Given a set of $N$ positive numbers $a_1 \ldots a_N$, I am trying to generate random subsets of this set such that the sum of numbers in subset is close to a given number $M$.
- Suppose I can only randomly select any number with some probability $p$ or not select it with probability $(1-p)$. How have I to chose $p$ to get samples having sum close to $M$ given $a_1 \ldots a_N, M$?
- If I can set individual probabilities $p_i$ for selecting on not selecting the number $a_i$, how have I to set $p_i$ given $a_1 \ldots a_N,i,M$ so that sum of selected $a_i$ is close to $M$?
Update: I need to define "close to M". I suppose a definition like "80% of samples fall into $[M-\epsilon,M+\epsilon]$ range" will be good for me.
To give a bit of context, I am trying to find out a good way to initialize chromosomes for a genetic algorithm solution of $0$-$1$ knapsack problem. Having said that, I don't care if some small proportion of samples have sums that aren't close to the requested $M$, but I want majority of them around it.
My own thoughts: I can get lower and upper bound for $p$ for variant 1 of problem formulation.
Let $a_{\text{sorted}}$ be $a_i$ sorted in ascending order. $$p_{\text{upper}} = \frac{\max_k(\sum_{i=1..k} {a_{\text{sorted}}}_i \leq M)}{N}$$ $$p_{\text{lower}} = \frac{N-\max_k(\sum_{i=k..N} {a_{\text{sorted}}}_i \geq M)}{N}$$
I also can hypothesize that desired $p$ is around:
$$p_{\text{mean-based}} = \frac{M \cdot N^2}{\sum_{i=1}^N a_i}$$
or
$$p_{\text{median-based}} = \frac{M \cdot N}{\mathrm{median} a_i }$$
The best approach may be hard to implement, given that it essentially involves solving another knapsack problem with lower precision: finding a sum within $\epsilon$ of $M$ is approximately equivalent to finding a sum of $\lfloor \frac{a_1}{2\epsilon} \rfloor, \dots, \lfloor \frac{a_N}{2\epsilon} \rfloor$ equal to $\lfloor \frac{M}{2\epsilon} \rfloor$. But choosing $p$ so that the mean of the random sum is $M$ seems like a reasonable approach, and we can prove pretty good bounds on the deviation from the mean.
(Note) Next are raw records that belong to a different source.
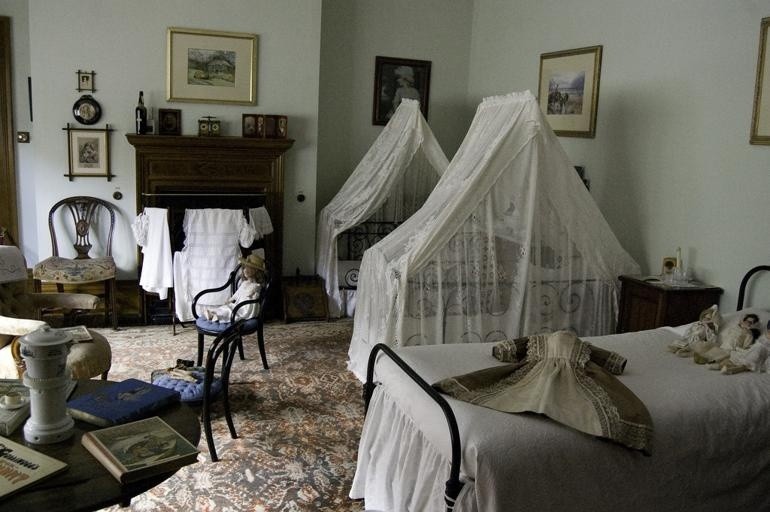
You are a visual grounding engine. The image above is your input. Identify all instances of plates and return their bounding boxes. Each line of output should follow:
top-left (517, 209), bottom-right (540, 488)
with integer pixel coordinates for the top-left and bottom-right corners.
top-left (0, 394), bottom-right (29, 410)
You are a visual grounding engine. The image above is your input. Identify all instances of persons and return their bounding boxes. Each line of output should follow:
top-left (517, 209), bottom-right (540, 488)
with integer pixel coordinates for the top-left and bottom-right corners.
top-left (692, 311), bottom-right (760, 365)
top-left (382, 63), bottom-right (423, 122)
top-left (82, 143), bottom-right (98, 163)
top-left (202, 255), bottom-right (267, 324)
top-left (670, 302), bottom-right (721, 358)
top-left (710, 320), bottom-right (770, 373)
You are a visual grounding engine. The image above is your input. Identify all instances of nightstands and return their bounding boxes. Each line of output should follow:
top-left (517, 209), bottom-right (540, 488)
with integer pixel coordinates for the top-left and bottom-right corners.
top-left (615, 271), bottom-right (724, 332)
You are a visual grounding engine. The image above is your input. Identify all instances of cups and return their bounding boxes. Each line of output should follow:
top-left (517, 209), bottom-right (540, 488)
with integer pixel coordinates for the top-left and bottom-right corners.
top-left (674, 268), bottom-right (689, 284)
top-left (5, 391), bottom-right (22, 405)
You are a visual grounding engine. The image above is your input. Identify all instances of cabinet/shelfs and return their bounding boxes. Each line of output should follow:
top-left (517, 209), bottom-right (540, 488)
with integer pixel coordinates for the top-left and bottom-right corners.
top-left (124, 131), bottom-right (297, 326)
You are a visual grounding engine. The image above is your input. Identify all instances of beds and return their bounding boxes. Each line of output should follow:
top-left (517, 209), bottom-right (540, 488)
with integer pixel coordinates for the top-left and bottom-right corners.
top-left (363, 264), bottom-right (770, 511)
top-left (360, 256), bottom-right (624, 364)
top-left (322, 218), bottom-right (485, 319)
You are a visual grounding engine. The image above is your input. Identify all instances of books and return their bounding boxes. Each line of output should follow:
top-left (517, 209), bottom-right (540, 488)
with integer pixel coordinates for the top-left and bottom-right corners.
top-left (0, 435), bottom-right (71, 496)
top-left (58, 324), bottom-right (93, 344)
top-left (81, 412), bottom-right (202, 486)
top-left (65, 377), bottom-right (180, 424)
top-left (0, 396), bottom-right (31, 437)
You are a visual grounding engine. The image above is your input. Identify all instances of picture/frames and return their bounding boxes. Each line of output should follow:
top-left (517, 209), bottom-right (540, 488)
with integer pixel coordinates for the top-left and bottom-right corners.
top-left (72, 94), bottom-right (102, 125)
top-left (75, 69), bottom-right (96, 93)
top-left (749, 17), bottom-right (770, 148)
top-left (62, 123), bottom-right (116, 181)
top-left (166, 27), bottom-right (258, 107)
top-left (538, 46), bottom-right (602, 138)
top-left (372, 56), bottom-right (432, 126)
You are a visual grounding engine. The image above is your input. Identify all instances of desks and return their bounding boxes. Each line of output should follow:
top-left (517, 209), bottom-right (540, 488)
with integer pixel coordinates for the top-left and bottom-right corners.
top-left (0, 379), bottom-right (201, 510)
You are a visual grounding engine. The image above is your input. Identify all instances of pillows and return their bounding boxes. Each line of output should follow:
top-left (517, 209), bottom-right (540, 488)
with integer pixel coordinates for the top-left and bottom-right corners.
top-left (195, 316), bottom-right (258, 333)
top-left (152, 369), bottom-right (222, 402)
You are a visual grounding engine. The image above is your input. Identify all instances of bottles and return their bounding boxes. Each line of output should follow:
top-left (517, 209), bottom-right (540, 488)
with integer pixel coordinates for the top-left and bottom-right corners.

Say we choose $p$ so that $p \sum_{i=1}^N a_i = M$ (your mean-based approach, except that you have an extra factor of $N^2$ I don't understand). Then the expected value of the sum is $M$. More generally, say we choose any $p_1, \dots, p_N$ so that $\sum_{i=1}^N p_i a_i = M$, making the expected value $M$ again. Then we can use McDiarmid's inequality to bound the probability of a large deviation: if $\mathbf X$ is the random sum, then $$ \Pr[|\mathbf X-M| \ge \epsilon] \le 2 \exp\left(-\frac{2\epsilon^2}{\sum_{i=1}^N a_i^2}\right). $$ With $\epsilon = \sqrt{\frac32 \sum_{i=1}^N a_i^2}$, for example, this guarantees a probability of $1 - 2e^{-3}$ or about $90\%$ that we fall in the range $[M-\epsilon, M+\epsilon]$.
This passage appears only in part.